Autor | |
Gatunek | satyra / groteska |
Forma | proza |
Data dodania | 2013-03-17 |
Poprawność językowa | - brak ocen - |
Poziom literacki | - brak ocen - |
Wyświetleń | 2612 |
Stoję naprzeciw lustra. Jednak słyszałem, że motyw lustra w literaturze został już mocno oklepany i wywołuje reakcje typu “ileż można…” czy “to się robi nudne, nic oryginalnego”. Mogę więc stać przed kuchenką gazową; nie ma to zresztą większego znaczenia, jeśli nie mam zamiaru czegoś ugotować. Powiedzmy jednak, że na potrzeby sytuacji, mogę się w niej przejrzeć. Gdy nachylić się w kierunku jej lśniącej i srebrzystej obudowy, to widać nawet zniekształcony wyraz twarzy i ten nierówny uśmiech.
- Przejrzyj się we mnie, przejrzyj! – krzyczy ogłupiała, a potem przypomina sobie, do czego ją stworzono. – A potem coś ugotuj! Mogą być jajka na twardo. Chyba lubisz, nie?
Właściwie lubię przeglądać się we wszystkim. Spojrzeć czasem, czy aby nie upaćkałem się tym przepysznym ciastkiem, które wsuwałem przed chwilą, jakby świat miał sie zaraz skończyć; a może powinienem poprawić grzywkę? Każdy motyw jest dobry.
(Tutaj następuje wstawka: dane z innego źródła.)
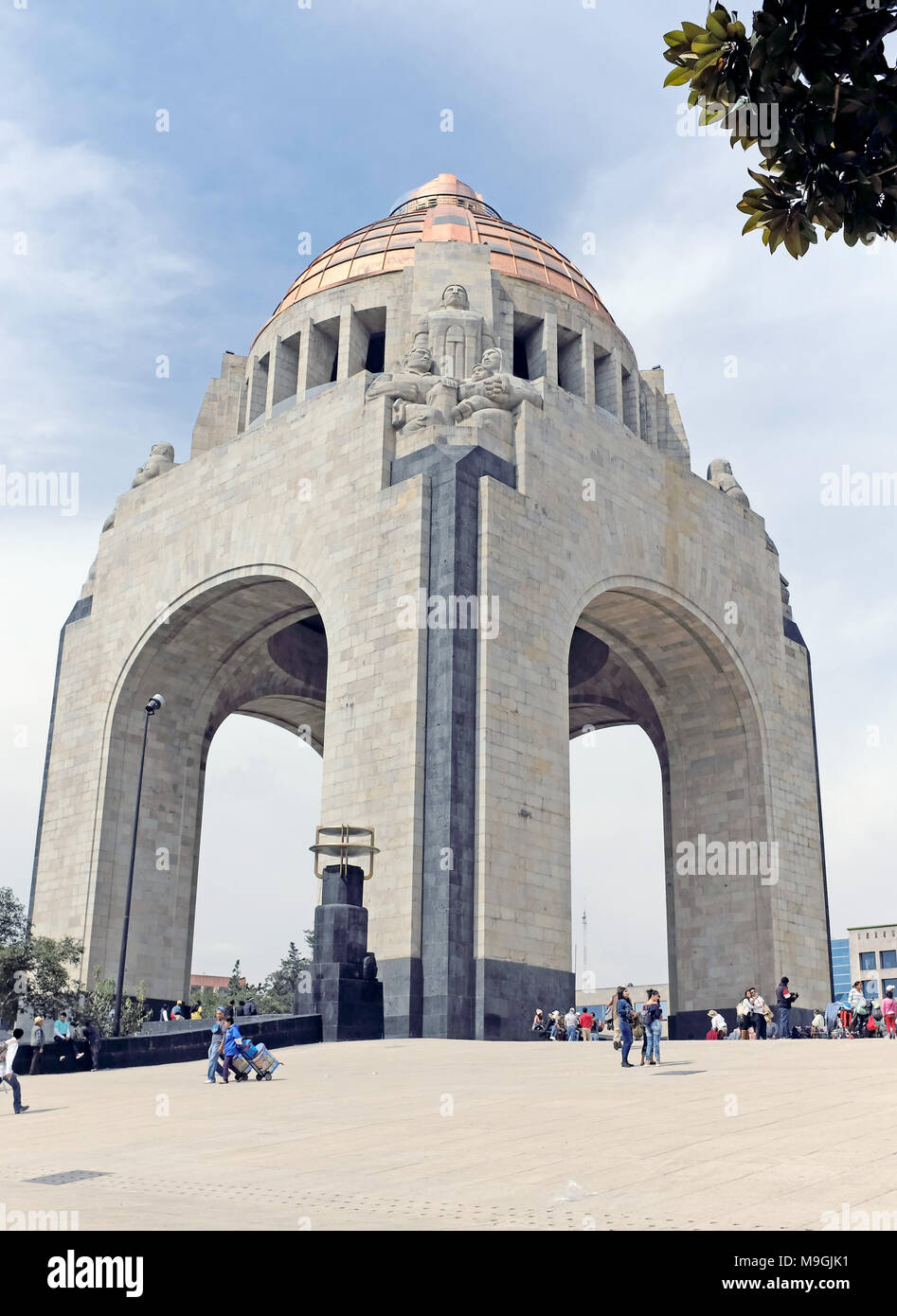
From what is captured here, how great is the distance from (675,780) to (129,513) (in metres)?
14.9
Bo jeszcze spojrzy ktoś nieproszony i kim wtedy będę?
Ciągnąłbym pewnie ten śmieszny monolog, a co! Jednakże czasami w życiu dzieje sie tak, że do twojego domu wbiega pokraczny karzeł o niewiarygodnej sile. Rzuca twoim pięknym, skórzanym fotelem prosto w ścianę – oczywiście po to, by nie zostawić wątpliwości, że niewiarygodna siła jest autentyczna – a potem zaczyna wynosić cały Twój sprzęt elektroniczny, począwszy od telewizora. Gdy już upora się z tym cackiem z płaskim kineskopem, a zajmuje mu to kilka sekund, wynosi komputer, telefon, kuchenkę, w której przed chwilą się przeglądałeś, i całą resztę sprzętu na prąd.
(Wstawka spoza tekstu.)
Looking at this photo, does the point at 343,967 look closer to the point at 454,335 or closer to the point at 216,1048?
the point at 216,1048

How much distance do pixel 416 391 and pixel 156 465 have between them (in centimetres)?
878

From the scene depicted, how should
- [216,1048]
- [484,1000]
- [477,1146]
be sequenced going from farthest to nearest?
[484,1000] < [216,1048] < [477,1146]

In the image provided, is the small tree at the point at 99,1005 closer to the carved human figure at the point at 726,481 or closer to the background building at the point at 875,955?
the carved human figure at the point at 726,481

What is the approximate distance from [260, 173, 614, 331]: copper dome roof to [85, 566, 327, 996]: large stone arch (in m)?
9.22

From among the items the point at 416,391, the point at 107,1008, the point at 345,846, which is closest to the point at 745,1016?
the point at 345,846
Mógłbym coś zrobić, ale kiedy próbuje się ruszyć, on odczytuje mój wyraz twarzy i burczy gniewnie w moją stronę.
- W żadnym wypadku proszę się nie ruszać. Inaczej będę musiał pana zabić. Oj, będę musiał. W każdym razie szybciej!
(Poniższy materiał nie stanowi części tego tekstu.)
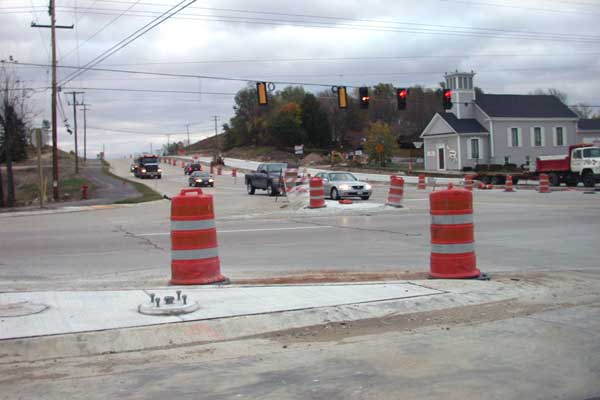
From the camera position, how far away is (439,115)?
218 ft

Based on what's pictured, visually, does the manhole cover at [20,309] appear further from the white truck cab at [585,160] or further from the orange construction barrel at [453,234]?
the white truck cab at [585,160]

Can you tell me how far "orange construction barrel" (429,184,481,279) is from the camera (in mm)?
9258

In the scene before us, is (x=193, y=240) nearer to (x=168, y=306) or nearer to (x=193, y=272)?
(x=193, y=272)

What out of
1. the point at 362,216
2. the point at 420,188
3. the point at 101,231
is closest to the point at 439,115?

Stoję jak słup soli i patrzę jak mały karzeł wynosi cały sprzęt.
***
Mimo bezczelnego zachowania i pozbawienia mnie całej elektroniki, muszę przyznać, że ten typ to bardzo kulturalny karzeł. Po wszystkim kłania się nisko i gdyby nie fakt, że jest niewyobrażalnie silny, pewnie uścisnąłby moją dłoń. Z grzeczności jednak i w obawie przed uszkodzeniem mnie, rezygnuje z tego i opuszcza dom. Zostawia tylko lodówkę, ale w zamian zabiera mi prąd.
Jest tak cicho, że trudno wytrzymać.
***
Człowiek miota się po pustym mieszkaniu i rwie włosy z głowy. Jeszcze przez jakiś czas żyje nadzieją, że ból duszy będzie mógł zastąpić bólem fizycznym. Nic bardziej mylnego.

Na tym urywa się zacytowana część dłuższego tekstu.